Point of View;
The Author’s tool
An Explanatory Exposition
When one begins to read a book, he is reading a composition which is told from the story-teller‘s point of view. The point of view from which the story-teller tells the story is called the narrator. The story-teller may choose from which point of view he tells the story, because it is the narrator, not the story-teller, who is telling the story. The narrator does not have to be the story-teller. The narrator may be the story-teller, as in autobiographies told from the perspective of the author; but often the story-teller will tell a story for which he was not present as if he were there. A story-teller has several basic choices which form a distinctive point of view. These choices are the decisions of which person, which number, and which tense the narrator will use.
The first decision which a story-teller must make is which of the choices of person he will use. Person is the determination of where the story-teller will have the viewpoint to come from.
First person is told from the viewpoint of someone who is in the story and who talks about their own movements, using the words I and We to describe themselves. For example, the sentence, “’I thought you were dead!’” is stated from the viewpoint of first person.

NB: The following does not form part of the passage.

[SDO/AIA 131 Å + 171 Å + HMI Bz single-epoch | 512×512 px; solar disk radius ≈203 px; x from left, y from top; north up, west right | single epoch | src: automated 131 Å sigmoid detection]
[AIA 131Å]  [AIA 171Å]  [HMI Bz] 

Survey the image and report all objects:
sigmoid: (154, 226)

Second person is rarely ever used to any great extent in stories. It is told from the viewpoint of the reader, as if someone has done what you do and is telling you about it, as in this sentence, “’So next time you come you have only to find the lamp-post and look for those two hills and walk through the wood till you reach my house.’”

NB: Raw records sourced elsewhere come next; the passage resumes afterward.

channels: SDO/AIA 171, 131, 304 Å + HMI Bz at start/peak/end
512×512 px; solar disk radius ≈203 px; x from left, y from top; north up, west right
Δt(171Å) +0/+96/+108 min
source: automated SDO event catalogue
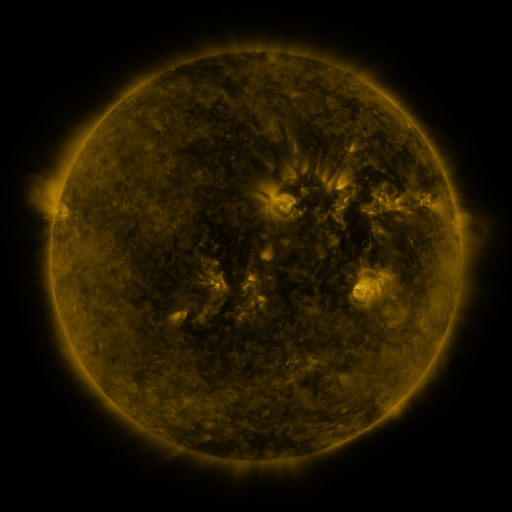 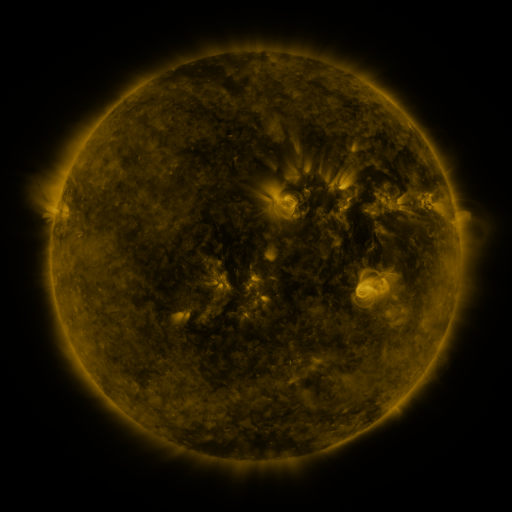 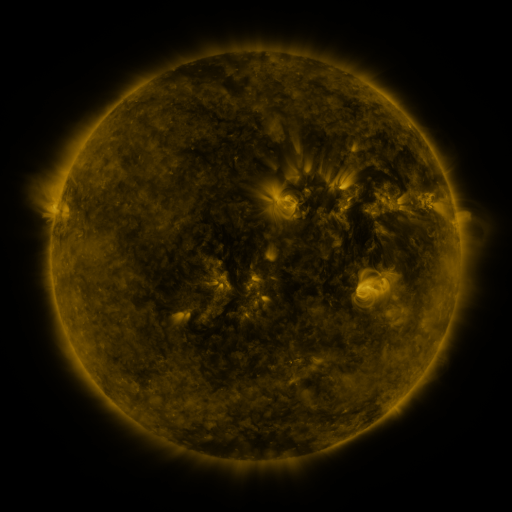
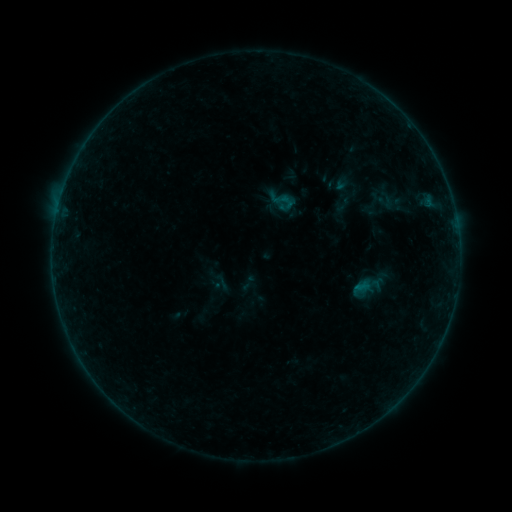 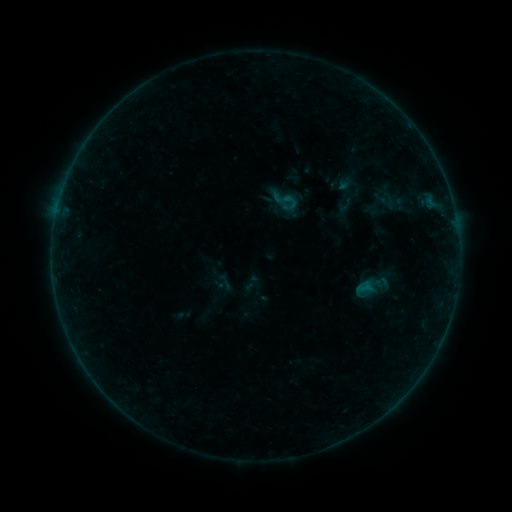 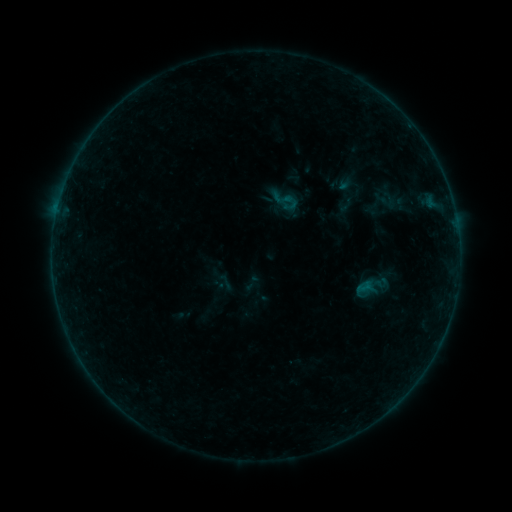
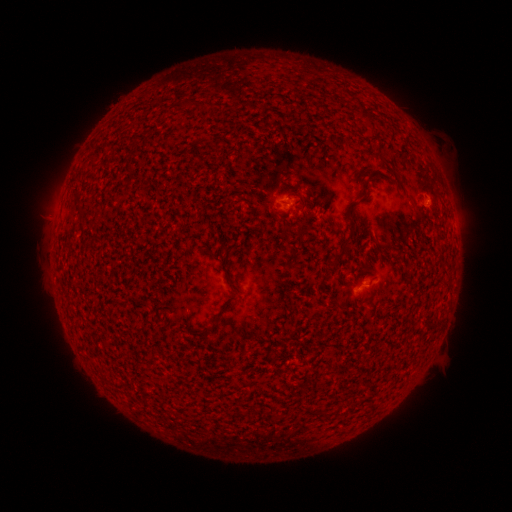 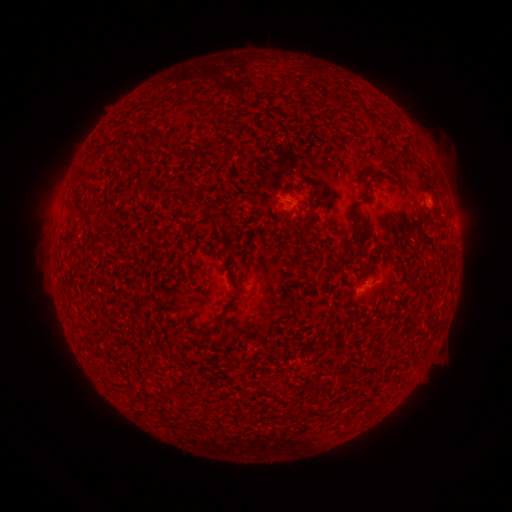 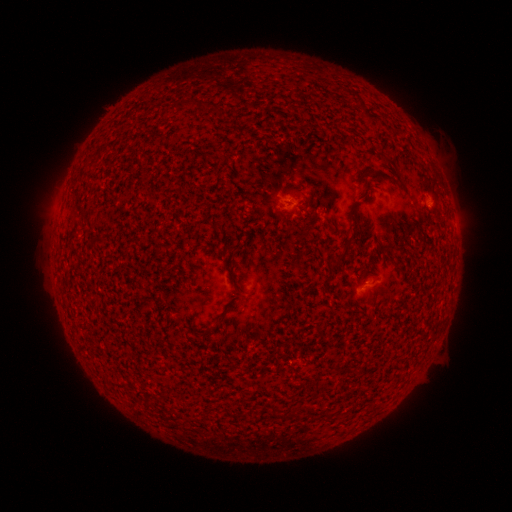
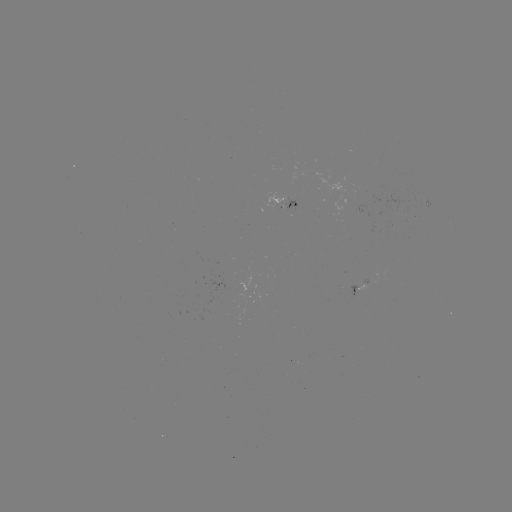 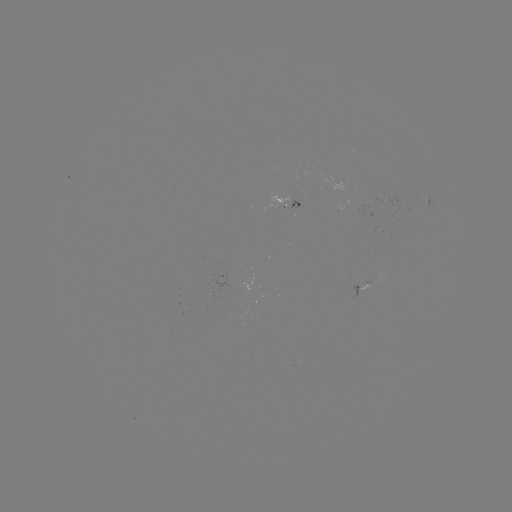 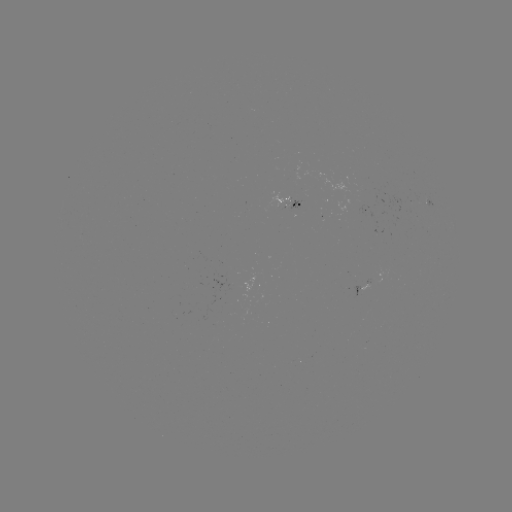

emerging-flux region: (285, 198, 300, 210)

Third person is told from the viewpoint of someone who is watching the story take place. In this example, “Zorro rushed along the last rooftop.” the story-teller is using third person; although the use of the pronoun he is slightly more common than simply using a character’s name.
The second way a story-teller may clarify which point of view he is using or customize his narrator’s voice is by number; he may use either the singular or the plural form.

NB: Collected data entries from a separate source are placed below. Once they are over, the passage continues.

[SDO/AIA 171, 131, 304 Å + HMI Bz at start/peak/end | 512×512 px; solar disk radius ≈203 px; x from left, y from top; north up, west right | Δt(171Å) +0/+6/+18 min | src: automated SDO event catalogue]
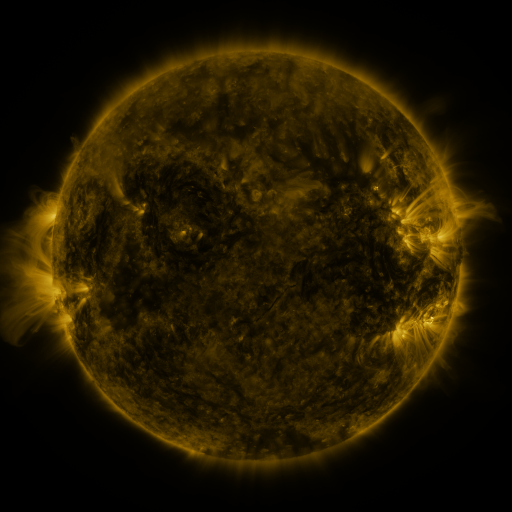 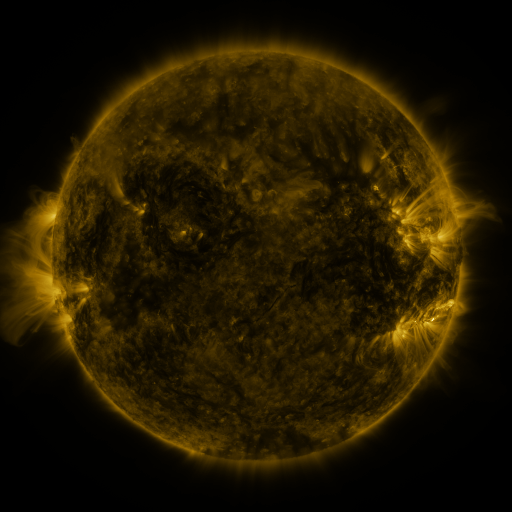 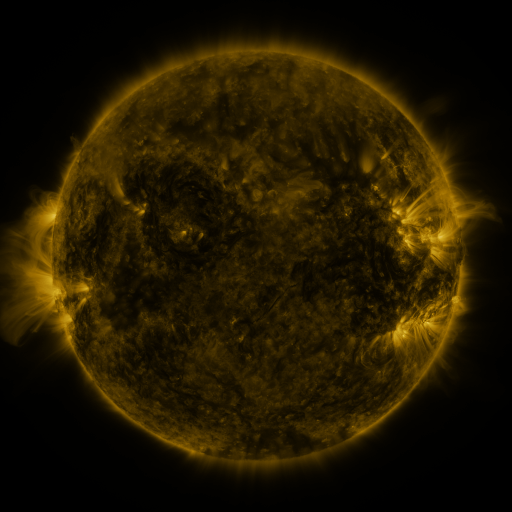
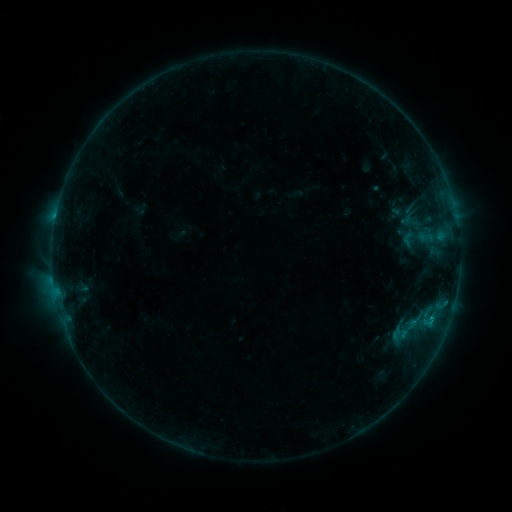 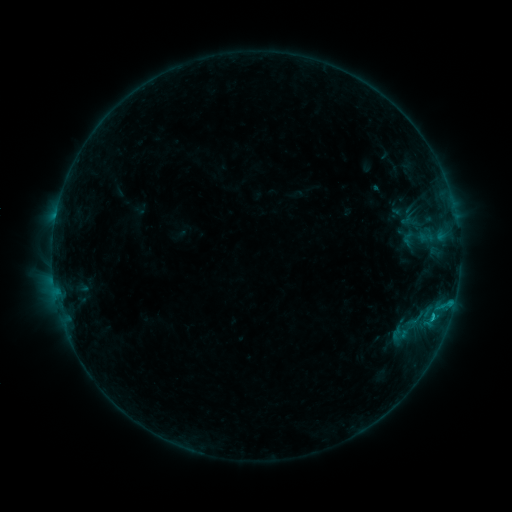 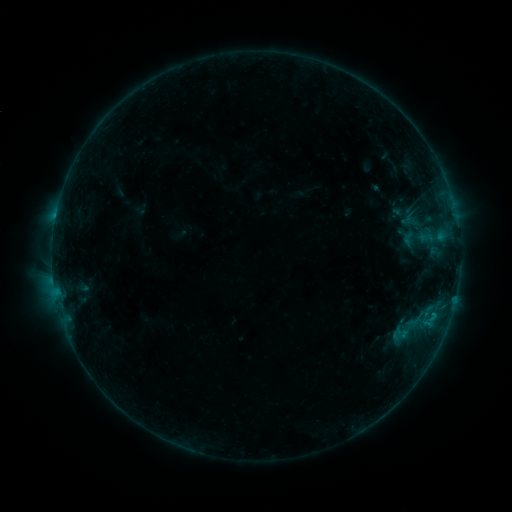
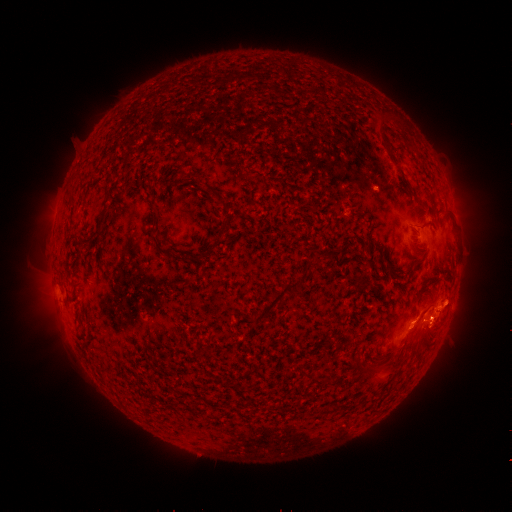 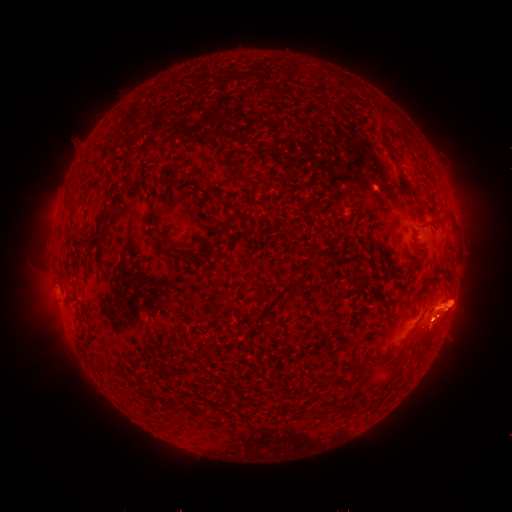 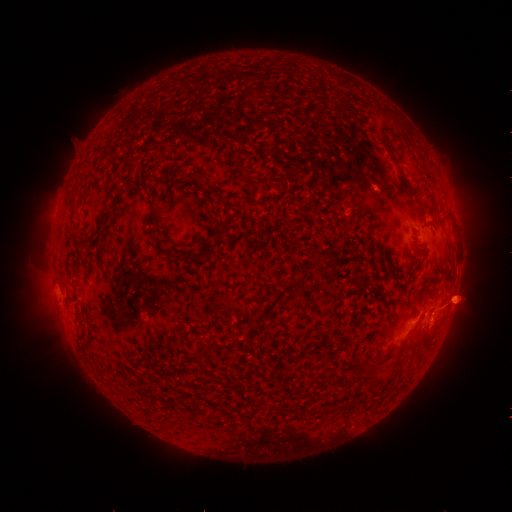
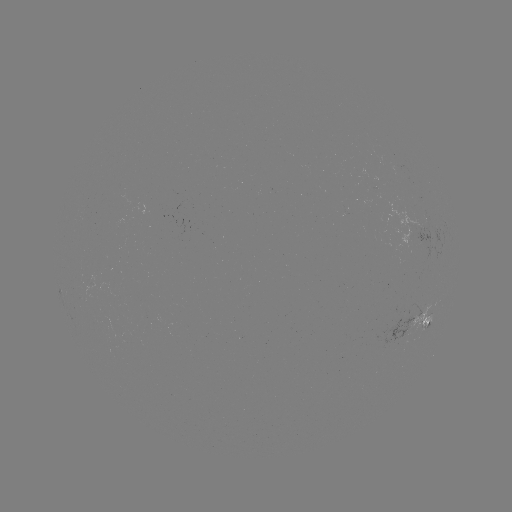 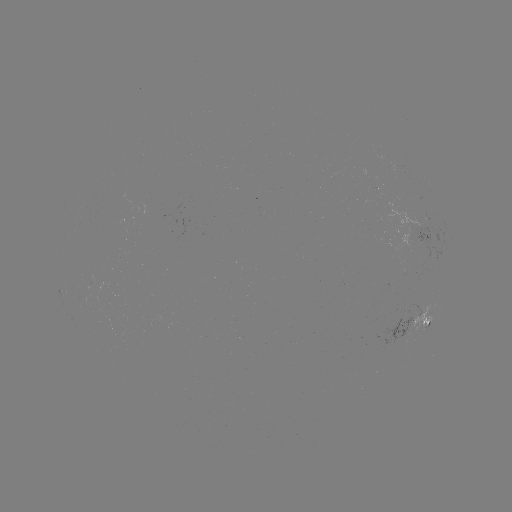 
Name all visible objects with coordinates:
B6.7 flare: (432, 314)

With singular, it sounds as though the author is talking about only one person. That person may be part of a group, but the narrator’s use of tenses will not tell us that. The narrator uses singular tense (first person view) in this sentence, “’Altogether I thought of him, at the first sight, that here was a man I would rather call my friend than my enemy.’”
When the writer uses the plural form, he refers to the characters as a group, as in this passage, “There they crouched listening.” (third person, singular) Clearly, the story-teller is referring to more than one person.
Tense explains from which time the narrator is telling the story.
In past tense, the narrator takes the form of someone who has already seen these things take place and is telling you the story now, later. This part of point of view is evident here, “Suddenly Frodo noticed that a strange-looking weather-beaten man, sitting in the shadows near the wall, was also listening intently to the hobbit-talk. “ (told in third person, singular, past tense)
“Eliza looks at him darkly; then rises suddenly and leaves the room.” (third person, singular) This sentence is a beautiful example of present tense, which is a form in which it sounds as though someone were standing on the scene of the story, telling you the events as the progress.
Future tense is somewhat strange, as it tells the hearer what will happen, when, from the viewpoint of the narrator, the events have yet to take place. “’But will it answer? Will not the old prejudice be too strong?’” This sentence is told from future tense. (third person, singular)
The story-teller has three distinguishable selections which he can make to tailor his narrator’s voice to fit the story. He may choose who is telling the story, how he will refer to his characters, and when he wants the narrerator to be telling the story. Thus, the story-teller, through the narrator, can begin to form a background for the story before he even leaves the first page.